Work with your hands, think with your mind. Do both in equal measure. That is not simple.
To quote Heinlein,
A human being should be able to change a diaper, plan an invasion, butcher a hog, conn a ship, design a building, write a sonnet, balance accounts, build a wall, set a bone, comfort the dying, take orders, give orders, cooperate, act alone, solve equations, analyze a new problem, pitch manure, program a computer, cook a tasty meal, fight efficiently, die gallantly. Specialization is for insects.”
Get your Renascence on!
Great article. Look forward to meeting you in Maine at the Lie-Nielsen event.
Excellent article. He very eloquently stated a lot of things I’ve silently mulled over (though not in such well-educated and -informed process) since jumping on this “bandwagon.”
“How practical is this, really? …I should hope rather practical… But not in the typical sense we might view practical in our consumer society… Does it really even matter?”
Would love to get around some of y’all someday and soak up discussions such as what Dan has presented. I’ve attempted to work and talk through it with friends and family (who view my “hand tooling” as… eccentric), but I don’t know that it quite communicated.
Ah well, ramble, ramble. Thanks for what you have done and are doing.
Wow! Great article. I had given up on reading the work of “academics” for a while – this one was certainly worth reading
Why do I enjoy LAP books so much, and yet this blog usually pisses me right off?
Chris, this is not a rhetorical question.
Can you cite some posts (aside from this one) that pissed you off?
The not uncommon posts that veer off course…into political correctness, marxist flirtations disguised as “anarchy”, and plain old hypocrisy.

> [Material]:
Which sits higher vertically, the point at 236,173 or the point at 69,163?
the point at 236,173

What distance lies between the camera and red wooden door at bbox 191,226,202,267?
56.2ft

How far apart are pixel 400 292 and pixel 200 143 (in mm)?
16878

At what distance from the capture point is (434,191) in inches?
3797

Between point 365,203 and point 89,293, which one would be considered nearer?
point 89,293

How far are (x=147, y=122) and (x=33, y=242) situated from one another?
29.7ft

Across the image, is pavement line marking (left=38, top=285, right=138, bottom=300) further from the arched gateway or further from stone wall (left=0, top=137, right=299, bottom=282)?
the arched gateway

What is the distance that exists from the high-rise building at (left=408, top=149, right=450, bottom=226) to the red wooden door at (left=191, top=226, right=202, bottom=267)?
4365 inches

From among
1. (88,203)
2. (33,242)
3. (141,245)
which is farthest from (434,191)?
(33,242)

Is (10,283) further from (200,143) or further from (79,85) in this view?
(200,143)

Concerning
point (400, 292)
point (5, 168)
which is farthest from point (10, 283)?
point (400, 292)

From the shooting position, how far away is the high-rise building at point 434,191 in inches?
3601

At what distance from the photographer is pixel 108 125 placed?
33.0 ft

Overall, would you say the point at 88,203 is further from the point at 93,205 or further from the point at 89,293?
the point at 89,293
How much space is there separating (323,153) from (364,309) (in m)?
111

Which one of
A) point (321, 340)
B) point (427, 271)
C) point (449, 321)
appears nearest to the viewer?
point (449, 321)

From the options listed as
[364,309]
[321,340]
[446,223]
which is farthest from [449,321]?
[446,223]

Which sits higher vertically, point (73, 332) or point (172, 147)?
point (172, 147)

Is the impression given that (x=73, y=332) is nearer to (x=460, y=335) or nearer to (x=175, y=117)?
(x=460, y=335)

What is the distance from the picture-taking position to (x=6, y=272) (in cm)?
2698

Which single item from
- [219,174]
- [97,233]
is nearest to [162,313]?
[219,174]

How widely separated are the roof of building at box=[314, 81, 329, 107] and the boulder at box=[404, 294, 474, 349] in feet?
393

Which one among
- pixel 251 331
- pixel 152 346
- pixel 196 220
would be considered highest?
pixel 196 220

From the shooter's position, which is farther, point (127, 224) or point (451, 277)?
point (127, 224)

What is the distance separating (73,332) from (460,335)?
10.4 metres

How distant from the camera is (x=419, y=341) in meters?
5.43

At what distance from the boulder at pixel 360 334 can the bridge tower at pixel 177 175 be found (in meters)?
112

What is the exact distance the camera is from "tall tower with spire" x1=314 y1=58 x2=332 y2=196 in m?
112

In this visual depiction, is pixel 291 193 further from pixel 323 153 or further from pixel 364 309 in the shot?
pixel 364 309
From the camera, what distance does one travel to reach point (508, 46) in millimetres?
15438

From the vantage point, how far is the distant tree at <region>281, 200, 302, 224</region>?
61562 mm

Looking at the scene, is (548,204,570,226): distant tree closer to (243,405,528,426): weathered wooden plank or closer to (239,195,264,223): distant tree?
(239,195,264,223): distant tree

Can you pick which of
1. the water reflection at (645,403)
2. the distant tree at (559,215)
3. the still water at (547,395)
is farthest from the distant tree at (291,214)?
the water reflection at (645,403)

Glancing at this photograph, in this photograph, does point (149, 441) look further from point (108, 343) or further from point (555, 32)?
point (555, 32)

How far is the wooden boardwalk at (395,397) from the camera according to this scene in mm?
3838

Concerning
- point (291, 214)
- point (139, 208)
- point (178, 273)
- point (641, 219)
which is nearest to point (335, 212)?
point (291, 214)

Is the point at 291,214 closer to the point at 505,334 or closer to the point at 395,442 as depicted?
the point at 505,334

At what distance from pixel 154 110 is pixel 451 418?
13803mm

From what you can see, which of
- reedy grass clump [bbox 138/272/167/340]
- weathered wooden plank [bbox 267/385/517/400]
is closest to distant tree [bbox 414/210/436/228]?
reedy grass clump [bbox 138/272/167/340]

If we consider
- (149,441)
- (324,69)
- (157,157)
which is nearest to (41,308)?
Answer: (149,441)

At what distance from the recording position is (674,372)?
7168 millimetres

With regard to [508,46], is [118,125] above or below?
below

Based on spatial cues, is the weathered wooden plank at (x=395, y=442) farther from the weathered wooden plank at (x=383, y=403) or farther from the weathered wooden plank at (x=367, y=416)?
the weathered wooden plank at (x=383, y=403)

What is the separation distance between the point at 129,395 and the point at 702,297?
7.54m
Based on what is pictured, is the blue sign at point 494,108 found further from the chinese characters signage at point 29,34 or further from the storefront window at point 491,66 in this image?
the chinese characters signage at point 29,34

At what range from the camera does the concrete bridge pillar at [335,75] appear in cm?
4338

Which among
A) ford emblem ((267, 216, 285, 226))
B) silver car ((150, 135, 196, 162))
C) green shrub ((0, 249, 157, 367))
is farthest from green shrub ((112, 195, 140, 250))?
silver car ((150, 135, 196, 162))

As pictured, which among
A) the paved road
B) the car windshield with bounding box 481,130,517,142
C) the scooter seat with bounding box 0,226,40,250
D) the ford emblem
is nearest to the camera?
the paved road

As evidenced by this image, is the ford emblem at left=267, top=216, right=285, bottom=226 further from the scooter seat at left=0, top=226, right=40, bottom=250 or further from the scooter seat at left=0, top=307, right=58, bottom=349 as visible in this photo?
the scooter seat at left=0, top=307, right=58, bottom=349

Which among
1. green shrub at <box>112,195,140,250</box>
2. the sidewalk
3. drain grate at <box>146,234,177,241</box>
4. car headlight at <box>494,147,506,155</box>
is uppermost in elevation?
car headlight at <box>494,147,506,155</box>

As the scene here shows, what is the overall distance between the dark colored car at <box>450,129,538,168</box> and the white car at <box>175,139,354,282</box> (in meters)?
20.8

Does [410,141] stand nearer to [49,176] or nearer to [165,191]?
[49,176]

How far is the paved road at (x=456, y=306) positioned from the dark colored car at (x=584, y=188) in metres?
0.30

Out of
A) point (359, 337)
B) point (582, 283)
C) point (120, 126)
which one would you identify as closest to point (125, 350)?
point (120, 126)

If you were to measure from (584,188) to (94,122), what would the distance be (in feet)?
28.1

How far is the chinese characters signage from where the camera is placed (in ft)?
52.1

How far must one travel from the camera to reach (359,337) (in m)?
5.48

> [Aim of the exercise]: Print the portion of the comment thread above, starting with "Chris, this is" and going on through "plain old hypocrisy.", without altering a word.

> [Exercise answer]:
Chris, this is not a rhetorical question.
Can you cite some posts (aside from this one) that pissed you off?
The not uncommon posts that veer off course…into political correctness, marxist flirtations disguised as “anarchy”, and plain old hypocrisy.